YOUR INSTRUCTIONS
Carry on the abstract about Merkel cell touch signaling, picking up right after its last sentence.

Background & Aims
The sense of touch is critical for daily tasks including tactile discrimination, social interaction, and environmental exploration. Previous studies have shown that Merkel cell-neurite complexes (MNCs), a main type of tactile end organ, play a central role in the sense of touch. MNCs are located in touch sensitive spots throughout the body especially at human fingertips and whisker hair follicles of non-primate mammals. A MNC consists of a Merkel cell and an A?-afferent ending (Merkel ending) to form a synapse-like structure. We and others have previous shown that the Piezo2 channel in Merkel cells is the sensor of touch. We have further shown that tactile stimuli activate Piezo2 channels in Merkel cells to result in Ca2+-action potentials, which leads to A?-afferent impulses and behavioral tactile responses. However, the mechanism by which tactile-induced excitatory signals on Merkel cells are transmitted to Merkel endings remains elusive and is the focus of this study.
Methods
Ex vivo preparations of whisker hair follicles were obtained from rats and mice and used in the present study. The pressure-patch-clamp recordings were applied at the heminodes and the first nodes of A?-afferent endings that innervated Merkel cells in rodent whisker hair follicles to record excitatory postsynaptic currents (EPSCs), excitatory postsynaptic potentials (EPSPs), and action potentials that were evoked by tactile stimulation to whisker hair follicles. Synaptic physiology, pharmacology, immunohistochemistry, and mousse genetics (knockout of acid-sensing ion channel type 3, or ASIC3) were used in the present study to investigate the ion channels and the transmitters that mediated the mechanically evoked EPSCs, EPSPs, and action potential impulses in the MNCs in whisker hair follicles.

Spatial localization data
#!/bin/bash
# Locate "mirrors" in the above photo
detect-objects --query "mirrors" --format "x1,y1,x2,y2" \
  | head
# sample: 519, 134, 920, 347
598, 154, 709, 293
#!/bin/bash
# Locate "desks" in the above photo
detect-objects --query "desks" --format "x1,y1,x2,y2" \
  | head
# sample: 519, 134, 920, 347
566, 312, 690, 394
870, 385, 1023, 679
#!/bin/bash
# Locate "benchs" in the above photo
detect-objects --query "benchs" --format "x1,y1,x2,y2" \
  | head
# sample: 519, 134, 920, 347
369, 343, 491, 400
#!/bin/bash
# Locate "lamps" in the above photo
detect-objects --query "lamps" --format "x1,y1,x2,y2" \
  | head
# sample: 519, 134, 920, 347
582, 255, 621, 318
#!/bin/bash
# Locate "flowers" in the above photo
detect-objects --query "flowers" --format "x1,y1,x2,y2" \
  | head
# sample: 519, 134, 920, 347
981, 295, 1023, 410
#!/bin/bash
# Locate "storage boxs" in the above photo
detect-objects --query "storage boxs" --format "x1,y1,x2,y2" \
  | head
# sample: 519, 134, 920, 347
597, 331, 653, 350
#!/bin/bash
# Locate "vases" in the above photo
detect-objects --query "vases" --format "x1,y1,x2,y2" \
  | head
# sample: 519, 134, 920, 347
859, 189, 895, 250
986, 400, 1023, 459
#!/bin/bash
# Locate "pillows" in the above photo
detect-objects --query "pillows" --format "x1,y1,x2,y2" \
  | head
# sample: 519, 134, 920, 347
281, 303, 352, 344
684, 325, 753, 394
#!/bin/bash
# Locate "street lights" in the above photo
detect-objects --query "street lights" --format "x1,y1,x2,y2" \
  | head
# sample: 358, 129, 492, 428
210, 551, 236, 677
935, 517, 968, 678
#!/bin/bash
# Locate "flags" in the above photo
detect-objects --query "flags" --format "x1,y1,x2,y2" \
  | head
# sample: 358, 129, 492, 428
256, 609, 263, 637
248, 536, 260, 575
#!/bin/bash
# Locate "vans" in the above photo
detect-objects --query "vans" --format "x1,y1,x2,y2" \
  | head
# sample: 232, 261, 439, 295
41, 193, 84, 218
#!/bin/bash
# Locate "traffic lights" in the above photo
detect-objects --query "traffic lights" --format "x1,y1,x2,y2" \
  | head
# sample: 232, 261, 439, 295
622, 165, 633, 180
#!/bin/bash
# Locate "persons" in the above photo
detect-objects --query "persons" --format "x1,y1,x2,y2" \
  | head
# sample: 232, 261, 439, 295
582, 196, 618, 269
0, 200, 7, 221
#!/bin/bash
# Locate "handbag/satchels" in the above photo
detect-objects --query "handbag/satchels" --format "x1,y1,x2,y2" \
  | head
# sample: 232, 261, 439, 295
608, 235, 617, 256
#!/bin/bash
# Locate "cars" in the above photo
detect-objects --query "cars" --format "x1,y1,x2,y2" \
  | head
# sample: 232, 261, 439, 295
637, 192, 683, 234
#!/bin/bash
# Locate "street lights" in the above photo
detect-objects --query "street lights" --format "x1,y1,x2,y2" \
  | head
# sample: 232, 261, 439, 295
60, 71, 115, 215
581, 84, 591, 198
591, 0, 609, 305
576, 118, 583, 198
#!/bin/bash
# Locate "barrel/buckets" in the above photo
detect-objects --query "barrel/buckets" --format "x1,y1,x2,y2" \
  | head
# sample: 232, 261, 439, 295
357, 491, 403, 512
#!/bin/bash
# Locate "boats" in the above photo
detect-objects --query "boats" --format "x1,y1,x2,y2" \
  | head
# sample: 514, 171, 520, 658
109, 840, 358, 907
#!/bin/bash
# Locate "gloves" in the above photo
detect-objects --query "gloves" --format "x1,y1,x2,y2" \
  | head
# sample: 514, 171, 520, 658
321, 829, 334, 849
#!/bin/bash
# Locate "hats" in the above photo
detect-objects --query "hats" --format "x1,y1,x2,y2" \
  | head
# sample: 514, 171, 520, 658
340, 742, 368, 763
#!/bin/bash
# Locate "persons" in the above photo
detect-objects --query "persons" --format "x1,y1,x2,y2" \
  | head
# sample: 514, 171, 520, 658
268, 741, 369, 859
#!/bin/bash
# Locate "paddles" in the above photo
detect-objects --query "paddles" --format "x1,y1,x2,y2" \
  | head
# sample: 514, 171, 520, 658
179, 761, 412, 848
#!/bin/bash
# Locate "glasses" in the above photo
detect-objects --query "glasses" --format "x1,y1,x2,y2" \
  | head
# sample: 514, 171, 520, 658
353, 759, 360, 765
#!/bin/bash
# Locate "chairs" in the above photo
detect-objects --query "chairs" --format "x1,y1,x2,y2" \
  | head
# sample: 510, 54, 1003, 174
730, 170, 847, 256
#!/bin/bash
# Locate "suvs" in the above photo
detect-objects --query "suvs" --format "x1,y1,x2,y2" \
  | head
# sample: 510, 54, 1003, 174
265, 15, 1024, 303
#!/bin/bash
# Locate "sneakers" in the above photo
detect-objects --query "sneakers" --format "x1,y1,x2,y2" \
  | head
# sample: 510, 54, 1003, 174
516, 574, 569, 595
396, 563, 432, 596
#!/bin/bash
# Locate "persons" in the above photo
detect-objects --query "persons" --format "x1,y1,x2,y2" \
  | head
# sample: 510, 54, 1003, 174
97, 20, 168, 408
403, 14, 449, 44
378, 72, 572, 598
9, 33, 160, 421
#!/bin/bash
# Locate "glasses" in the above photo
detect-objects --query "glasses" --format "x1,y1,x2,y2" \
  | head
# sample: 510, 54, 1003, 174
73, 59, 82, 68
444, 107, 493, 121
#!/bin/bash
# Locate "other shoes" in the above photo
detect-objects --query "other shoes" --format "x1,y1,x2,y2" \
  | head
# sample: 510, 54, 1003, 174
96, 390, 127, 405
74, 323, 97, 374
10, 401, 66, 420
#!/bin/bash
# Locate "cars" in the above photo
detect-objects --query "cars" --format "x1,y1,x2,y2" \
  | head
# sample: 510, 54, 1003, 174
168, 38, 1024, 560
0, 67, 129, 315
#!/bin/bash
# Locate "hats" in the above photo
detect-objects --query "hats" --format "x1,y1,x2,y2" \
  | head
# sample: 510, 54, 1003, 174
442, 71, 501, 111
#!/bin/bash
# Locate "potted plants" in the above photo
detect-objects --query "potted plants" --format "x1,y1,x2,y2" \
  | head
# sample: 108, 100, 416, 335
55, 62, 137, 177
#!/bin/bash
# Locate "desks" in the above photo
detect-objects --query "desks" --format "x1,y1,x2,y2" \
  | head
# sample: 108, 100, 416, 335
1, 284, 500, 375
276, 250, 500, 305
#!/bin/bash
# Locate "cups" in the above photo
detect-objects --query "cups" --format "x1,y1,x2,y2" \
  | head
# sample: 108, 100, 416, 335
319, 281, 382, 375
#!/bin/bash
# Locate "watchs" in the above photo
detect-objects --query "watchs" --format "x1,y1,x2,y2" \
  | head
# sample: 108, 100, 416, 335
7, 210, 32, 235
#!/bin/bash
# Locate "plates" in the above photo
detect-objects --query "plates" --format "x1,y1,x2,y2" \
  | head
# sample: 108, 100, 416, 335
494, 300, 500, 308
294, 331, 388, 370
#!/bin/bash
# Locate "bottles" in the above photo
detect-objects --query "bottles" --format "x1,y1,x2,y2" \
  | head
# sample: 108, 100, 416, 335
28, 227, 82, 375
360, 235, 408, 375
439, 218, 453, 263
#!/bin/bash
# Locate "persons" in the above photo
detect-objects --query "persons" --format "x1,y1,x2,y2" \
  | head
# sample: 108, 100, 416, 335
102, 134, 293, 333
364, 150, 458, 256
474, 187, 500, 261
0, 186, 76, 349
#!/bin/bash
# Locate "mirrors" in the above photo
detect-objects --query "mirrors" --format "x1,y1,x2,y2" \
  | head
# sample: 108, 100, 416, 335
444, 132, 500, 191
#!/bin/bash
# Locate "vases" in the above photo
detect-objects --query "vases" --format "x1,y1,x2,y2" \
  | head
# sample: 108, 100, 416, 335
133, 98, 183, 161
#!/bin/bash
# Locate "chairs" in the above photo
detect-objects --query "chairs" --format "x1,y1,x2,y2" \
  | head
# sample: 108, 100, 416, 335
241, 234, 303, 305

RESPONSE
Results
We applied pressure-patch-clamp recordings to the heminode or the 1st node of MNCs in the whisker hair follicles of rats and mice, and found that mechanical stimulation triggered fast excitatory synaptic transmission at the MNCs. We found that the reversal potentials of the EPSCs were over 50 mV, and the ion channels for EPSCs were Na+-selective. Furthermore, the EPSCs were inhibited by the ASIC blocker amiloride and diminazene, but not affected by the adrenergic ?2 receptor antagonist ICI118551 and 5-HT3 receptor blocker VUF10166. These results suggested that the fast excitatory synaptic transmission at MNCs was mediated by ASICs. We showed that ASIC channels were localized at the neurites of MNCs and could be directly activated by protons to elicit excitatory inward currents. We demonstrated that mechanically evoked and ASIC-mediated fast excitatory synaptic transmission at MNCs drove SA1 impulses at A?-afferent terminals. We further showed that mechanically evoked fast excitatory synaptic transmission at MNCs was associated with action potential firing on Merkel cells and mediated by protons. Finally, genetic deletion of ASIC3 channels impaired fast excitatory synaptic transmission at MNCs and diminished SA1 impulses.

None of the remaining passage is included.